Optical Observations: This spherule appeared to be shiny and black. A large chip appears to have been knocked off the side of the spherule, giving the spherule a slightly "faceted" appearance. The surface of the spherule did not appear to be terribly smooth.

SEM (Scanning Electron Microscope) Observations: The surface of the spherule appears to be relatively smooth, with a fair amount of material stuck to the sides. I can not tell whether this material is truly part of the spherule, or smaller grains adhering by static electricity. We determined the diameter of the spherule to be ~160um (micrometers). The chip seen in the optical observations may be on the lower left of figure 1.

Figure 1. SEM picture of lu09.

Electron Microprobe Observations: The electron microprobe is able to determine the elemental compositions of the lunar spherules. These are typically presented in the form of oxide weight percentage of the various elements that we analyzed for (table 1).

SiO2 Fe2O3 CaO Al2O3 MgO TiO2 Na2O K2O Sum
Avg. Wht %: 38.1 23.9 7.5 5.5 12.7 10.0 0.1 0.03 97.9
Highest Con: 39.9 28.5 9.9 7.3 30.2 11.2 0.3 0.06 99.9
Lowest Con: 33.9 21.4 0.9 1.4 8.6 5.1 0.0 0.01 95.8
Stndrd Dev: 0.7 0.6 0.9 0.5 1.9 0.5 0.0 0.01 0.6
% Stndrd Dev: 1.7 2.6 11.7 8.8 15.3 5.4 24.8 30.7 0.6
Table 1. Average weight percent, high and low concentrations, standard deviation and percent deviation of elements in lunar spherule #9.

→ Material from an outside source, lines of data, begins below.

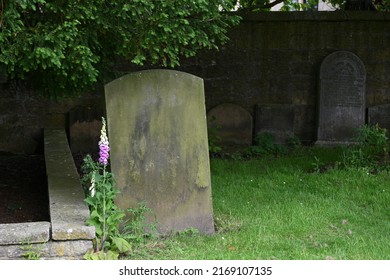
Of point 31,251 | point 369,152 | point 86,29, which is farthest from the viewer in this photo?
point 369,152

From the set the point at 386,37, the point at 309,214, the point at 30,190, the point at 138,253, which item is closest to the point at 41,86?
the point at 30,190

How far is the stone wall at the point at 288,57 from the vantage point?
1102cm

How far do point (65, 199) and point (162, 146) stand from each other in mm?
940

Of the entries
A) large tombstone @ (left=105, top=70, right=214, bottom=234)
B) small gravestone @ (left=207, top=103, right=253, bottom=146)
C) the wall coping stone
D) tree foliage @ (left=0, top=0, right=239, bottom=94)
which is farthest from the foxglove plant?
the wall coping stone

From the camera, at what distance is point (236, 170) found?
879cm

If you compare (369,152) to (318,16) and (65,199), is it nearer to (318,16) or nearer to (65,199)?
(318,16)

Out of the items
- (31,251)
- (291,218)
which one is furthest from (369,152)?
(31,251)

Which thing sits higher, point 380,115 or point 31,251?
point 380,115

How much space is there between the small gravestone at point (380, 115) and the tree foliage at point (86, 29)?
5.99 meters

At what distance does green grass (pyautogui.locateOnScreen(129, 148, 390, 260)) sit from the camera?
514 cm

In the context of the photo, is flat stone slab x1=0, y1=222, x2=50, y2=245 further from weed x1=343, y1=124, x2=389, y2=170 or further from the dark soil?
weed x1=343, y1=124, x2=389, y2=170

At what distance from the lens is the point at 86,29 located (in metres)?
5.43

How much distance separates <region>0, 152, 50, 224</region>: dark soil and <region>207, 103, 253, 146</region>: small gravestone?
296 centimetres

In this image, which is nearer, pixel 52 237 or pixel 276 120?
pixel 52 237
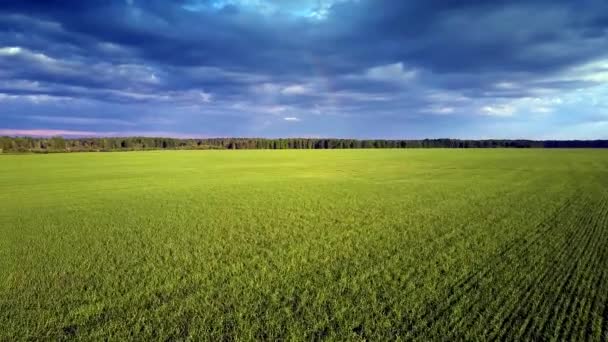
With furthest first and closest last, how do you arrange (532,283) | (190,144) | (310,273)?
(190,144) → (310,273) → (532,283)

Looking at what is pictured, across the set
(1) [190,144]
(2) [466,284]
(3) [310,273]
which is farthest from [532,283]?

We also have produced elemental "maps" of the spherule (figure 2). In these maps the color intensity represents the concentration of a given element (so, light colors represent high concentrations and dark colors represent low concentrations. Unfortunately, we have not been able to produce good scales for these pictures, although we are working on it. To get a sense of the scale of each picture, look at the average and high and low concentrations given in table 1, above.

SiO2 Fe2O3 CaO Al2O3
MgO TiO2 Na2O K2O
Figure 2. Elemental "maps" of spherule #9.

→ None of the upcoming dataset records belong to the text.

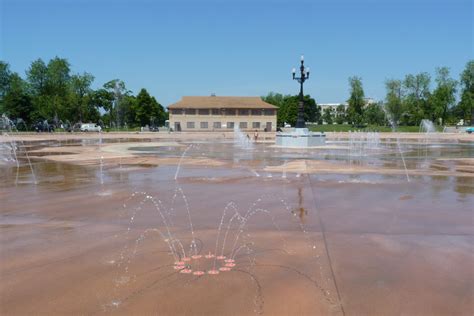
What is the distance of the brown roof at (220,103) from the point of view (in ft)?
281

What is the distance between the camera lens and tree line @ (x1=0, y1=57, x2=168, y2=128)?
81.0 metres

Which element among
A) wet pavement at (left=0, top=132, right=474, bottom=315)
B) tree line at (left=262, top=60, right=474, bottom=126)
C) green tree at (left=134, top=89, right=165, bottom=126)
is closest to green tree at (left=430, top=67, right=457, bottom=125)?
tree line at (left=262, top=60, right=474, bottom=126)

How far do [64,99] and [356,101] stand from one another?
65713mm

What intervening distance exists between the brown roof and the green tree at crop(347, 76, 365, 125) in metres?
23.3

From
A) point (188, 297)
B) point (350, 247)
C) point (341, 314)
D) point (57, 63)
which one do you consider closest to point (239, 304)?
point (188, 297)

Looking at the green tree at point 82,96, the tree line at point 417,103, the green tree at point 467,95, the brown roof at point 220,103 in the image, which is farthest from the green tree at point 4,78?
the green tree at point 467,95

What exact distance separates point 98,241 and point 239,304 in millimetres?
2839

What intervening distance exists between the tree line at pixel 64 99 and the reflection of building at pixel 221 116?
9994 millimetres

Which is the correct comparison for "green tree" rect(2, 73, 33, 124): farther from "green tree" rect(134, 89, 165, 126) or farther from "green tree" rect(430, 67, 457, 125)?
"green tree" rect(430, 67, 457, 125)

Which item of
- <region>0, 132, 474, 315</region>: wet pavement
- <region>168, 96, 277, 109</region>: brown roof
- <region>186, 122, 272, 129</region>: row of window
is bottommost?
<region>0, 132, 474, 315</region>: wet pavement

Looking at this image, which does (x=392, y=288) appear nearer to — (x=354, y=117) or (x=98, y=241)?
(x=98, y=241)

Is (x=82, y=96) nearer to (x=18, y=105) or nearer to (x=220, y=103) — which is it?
(x=18, y=105)

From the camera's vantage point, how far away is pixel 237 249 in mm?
5480

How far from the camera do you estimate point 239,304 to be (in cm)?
385
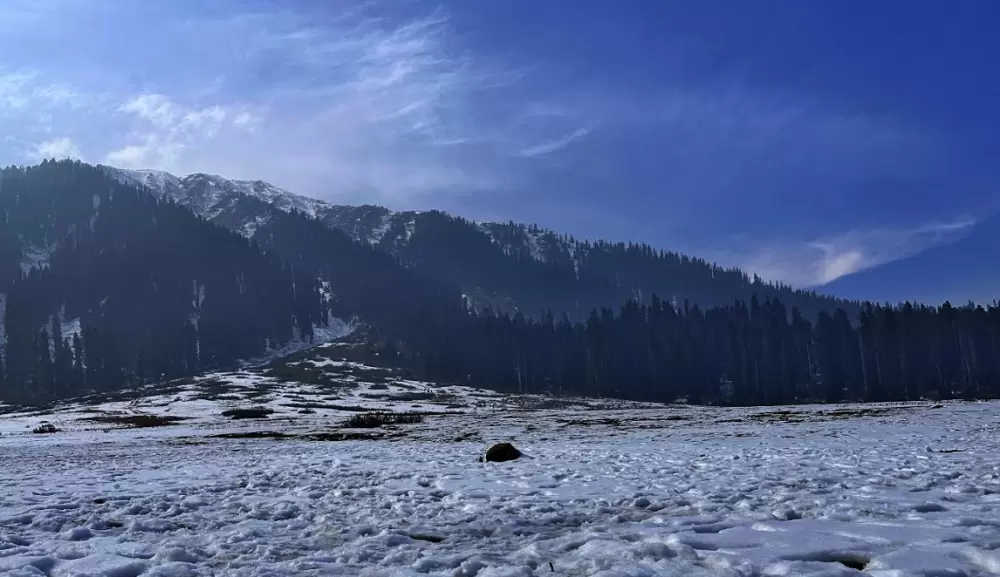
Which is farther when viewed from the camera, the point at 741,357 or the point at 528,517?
the point at 741,357

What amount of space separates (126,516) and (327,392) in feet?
366

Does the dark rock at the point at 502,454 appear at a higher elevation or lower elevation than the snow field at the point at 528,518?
lower

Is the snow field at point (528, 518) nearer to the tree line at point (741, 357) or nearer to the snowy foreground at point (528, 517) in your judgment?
the snowy foreground at point (528, 517)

Note the odd blob in figure two. The blob runs from left to right and is in the left half of the spherules, almost at the "equator." This blob could be a bit of the original impactor (note the high iron concentration) or it could be a fragment of a grain that was incorporated into the spherule. If the blob was partially melted it would be called a schlieren.

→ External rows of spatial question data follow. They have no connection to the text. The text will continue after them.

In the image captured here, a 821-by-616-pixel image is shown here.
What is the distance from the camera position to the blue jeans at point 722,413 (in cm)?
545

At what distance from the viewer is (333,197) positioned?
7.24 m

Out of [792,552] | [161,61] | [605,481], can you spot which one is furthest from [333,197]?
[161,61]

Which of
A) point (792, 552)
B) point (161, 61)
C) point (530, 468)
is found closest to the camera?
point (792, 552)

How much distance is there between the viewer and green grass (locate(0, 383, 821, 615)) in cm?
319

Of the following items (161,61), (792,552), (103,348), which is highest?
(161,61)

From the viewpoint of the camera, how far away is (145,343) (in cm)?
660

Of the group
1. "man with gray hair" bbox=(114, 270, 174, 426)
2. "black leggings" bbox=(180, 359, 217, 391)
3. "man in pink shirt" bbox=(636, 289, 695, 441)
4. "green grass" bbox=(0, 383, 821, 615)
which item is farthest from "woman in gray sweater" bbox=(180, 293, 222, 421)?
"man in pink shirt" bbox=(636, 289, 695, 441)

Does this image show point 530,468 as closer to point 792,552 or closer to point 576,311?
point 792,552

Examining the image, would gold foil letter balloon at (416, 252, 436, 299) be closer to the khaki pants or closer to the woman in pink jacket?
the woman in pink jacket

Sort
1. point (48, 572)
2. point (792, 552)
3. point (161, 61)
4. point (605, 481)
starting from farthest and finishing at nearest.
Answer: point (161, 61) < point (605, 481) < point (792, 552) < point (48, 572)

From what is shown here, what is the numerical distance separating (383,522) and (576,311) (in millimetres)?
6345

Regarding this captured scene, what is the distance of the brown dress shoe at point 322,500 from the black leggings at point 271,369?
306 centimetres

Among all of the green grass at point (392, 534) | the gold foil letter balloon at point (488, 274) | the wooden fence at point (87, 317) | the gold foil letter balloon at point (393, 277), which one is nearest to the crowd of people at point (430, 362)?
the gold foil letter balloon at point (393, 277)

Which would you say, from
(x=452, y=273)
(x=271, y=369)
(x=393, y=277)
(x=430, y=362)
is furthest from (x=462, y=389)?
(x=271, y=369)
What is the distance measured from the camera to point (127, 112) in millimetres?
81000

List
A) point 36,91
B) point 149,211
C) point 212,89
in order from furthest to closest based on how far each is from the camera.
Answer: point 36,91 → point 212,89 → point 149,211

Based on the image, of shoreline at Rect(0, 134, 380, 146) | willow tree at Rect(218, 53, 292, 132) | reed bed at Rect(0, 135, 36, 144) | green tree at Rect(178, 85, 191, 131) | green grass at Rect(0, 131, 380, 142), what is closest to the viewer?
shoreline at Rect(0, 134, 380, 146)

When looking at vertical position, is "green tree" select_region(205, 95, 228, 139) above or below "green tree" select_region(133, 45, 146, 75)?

One reason for chosing this spherule is that the composition of the spherule is homogenus. When you plot the concentration of silicon dioxide versus the other elements we analyzed you can get a sense of this (figure 3).

Figure 3. Silicon dioxide weight percent versus other elements (in weight percent).

The tails to the left of the main concentration of the various elements represent mixing lines between the composition of the main glass in the spherules and the blob seen in figure 2.